S'il était celui se mettant en avant, c'est que c'était sa force ou sa résistance qui entrait en lice, et le jeune chien fou qu'il était refusait de laisser passer pareille occasion de repousser ses limites. Ce n'était même pas pour le plaisir de se faire voir ou pour tenter de séduire qui que ce soit, c'était purement inconscient alors qu'il se mettait torse nu, resserrant la ceinture de son obi avant de se mettre en position.
Peu importe que ce soit pour une séance de sumo, du rodéo ou rattraper une immense roue de fromage, pouvoir utiliser ses muscles étaient agréables après tout ce temps passé derrière son volant. Les brûlures dues à tout cet exercice étaient pratiquement agréables, lui rappelant de bons souvenirs de quand il participait à la vie agricole de Toal et, bizarrement, ça n'alourdissait en rien son humeur.
Une fois, ça lui avait rendu le cœur si léger qu'il s'était enhardi et avait embrassé Jehd sans prévenir.
Le fard qu'il avait piqué avait été monumental mais aucune explication ne lui fut demandé, il balaya cette initiative comme « une réaction normale due à l'adrénaline provoquée par la montée tumultueuse de cet animal furieux » puis ergota pendant de longues minutes sur la tradition du rodéo à travers les âges et les cultures.
C'était un peu décevant, mais au moins le premier pas avait été réalisé, le suivant était une question de timing, maintenant.
— L'est quelle heure ?
Un bâillement mâchonna la moitié de la phrase, alors que Jehd se redressa, remettant ses lunettes en place et se frottant les yeux.
Il était adorable.
— Un peu plus de dix-sept heures. Tu as bien dormi ?
— Mmh…
Sa tête dodelina en réaction aux cahots, comme s'il hésitait à se rendormir, roulant sur ses épaules.

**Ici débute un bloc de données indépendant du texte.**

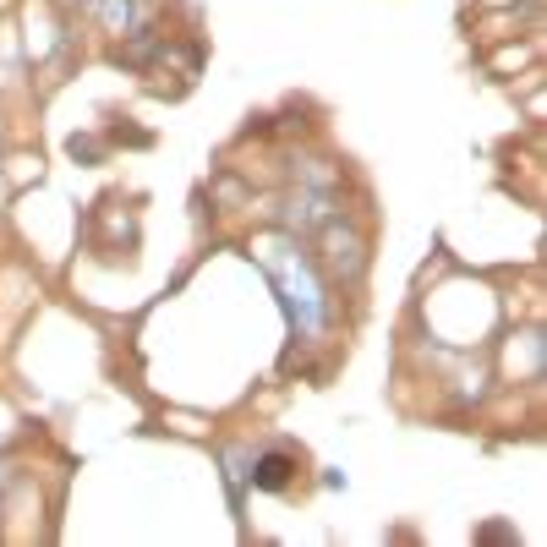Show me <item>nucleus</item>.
Here are the masks:
<instances>
[{"mask_svg":"<svg viewBox=\"0 0 547 547\" xmlns=\"http://www.w3.org/2000/svg\"><path fill=\"white\" fill-rule=\"evenodd\" d=\"M263 274H269L274 296H279V312H285L290 334L296 340H318V334H329L334 323V296L329 285L318 279L307 258H301V236H290V230H279L274 247L263 252Z\"/></svg>","mask_w":547,"mask_h":547,"instance_id":"nucleus-1","label":"nucleus"},{"mask_svg":"<svg viewBox=\"0 0 547 547\" xmlns=\"http://www.w3.org/2000/svg\"><path fill=\"white\" fill-rule=\"evenodd\" d=\"M312 236H318L323 269H329L334 285H356V279H362V269H367V236H362V225H356L351 214L323 219Z\"/></svg>","mask_w":547,"mask_h":547,"instance_id":"nucleus-2","label":"nucleus"},{"mask_svg":"<svg viewBox=\"0 0 547 547\" xmlns=\"http://www.w3.org/2000/svg\"><path fill=\"white\" fill-rule=\"evenodd\" d=\"M296 471H301V460L279 444L258 449V455L247 460V482L258 487V493H290V487H296Z\"/></svg>","mask_w":547,"mask_h":547,"instance_id":"nucleus-3","label":"nucleus"},{"mask_svg":"<svg viewBox=\"0 0 547 547\" xmlns=\"http://www.w3.org/2000/svg\"><path fill=\"white\" fill-rule=\"evenodd\" d=\"M66 154H72L77 165H104V137H93V132H72V137H66Z\"/></svg>","mask_w":547,"mask_h":547,"instance_id":"nucleus-4","label":"nucleus"},{"mask_svg":"<svg viewBox=\"0 0 547 547\" xmlns=\"http://www.w3.org/2000/svg\"><path fill=\"white\" fill-rule=\"evenodd\" d=\"M110 143H132V148H148L154 137L148 132H137V126H110Z\"/></svg>","mask_w":547,"mask_h":547,"instance_id":"nucleus-5","label":"nucleus"},{"mask_svg":"<svg viewBox=\"0 0 547 547\" xmlns=\"http://www.w3.org/2000/svg\"><path fill=\"white\" fill-rule=\"evenodd\" d=\"M323 487H334V493H345V487H351V476H345L340 465H334V471H323Z\"/></svg>","mask_w":547,"mask_h":547,"instance_id":"nucleus-6","label":"nucleus"},{"mask_svg":"<svg viewBox=\"0 0 547 547\" xmlns=\"http://www.w3.org/2000/svg\"><path fill=\"white\" fill-rule=\"evenodd\" d=\"M482 542H515V531H509V526H487Z\"/></svg>","mask_w":547,"mask_h":547,"instance_id":"nucleus-7","label":"nucleus"},{"mask_svg":"<svg viewBox=\"0 0 547 547\" xmlns=\"http://www.w3.org/2000/svg\"><path fill=\"white\" fill-rule=\"evenodd\" d=\"M0 493H6V465H0Z\"/></svg>","mask_w":547,"mask_h":547,"instance_id":"nucleus-8","label":"nucleus"}]
</instances>
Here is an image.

— Désolé, ça ne doit pas être très agréable. Je fais une très mauvaise compagnie, marmonna-t-il.
— Mais que racontes-tu là ? Si vraiment ça me dérangeait, tu penses bien que je t'en aurais parlé, après tout ce temps !
— Si seulement je savais conduire…
Et il s'endormit sur cette dernière déclaration, gardant la tête penchée.
— Oui, on en reparlera plus tard, si tu veux bien, hein…
La Montagne de la Mort, à cette période de l'année, c'était sans doute pas l'idée du siècle. Mais après le séjour dans le désert, ils n'étaient sans doute plus à ça près.
Préférant réserver la surprise pour le lendemain, Link avait décidé de s'arrêter pour la nuit à Cocorico, surtout qu'un hôtel s'y trouvait. Autant profiter des services qui y étaient proposés de temps en temps, quitte à donner un coup de main à l'écurie pour payer les derniers rubis qui manquaient !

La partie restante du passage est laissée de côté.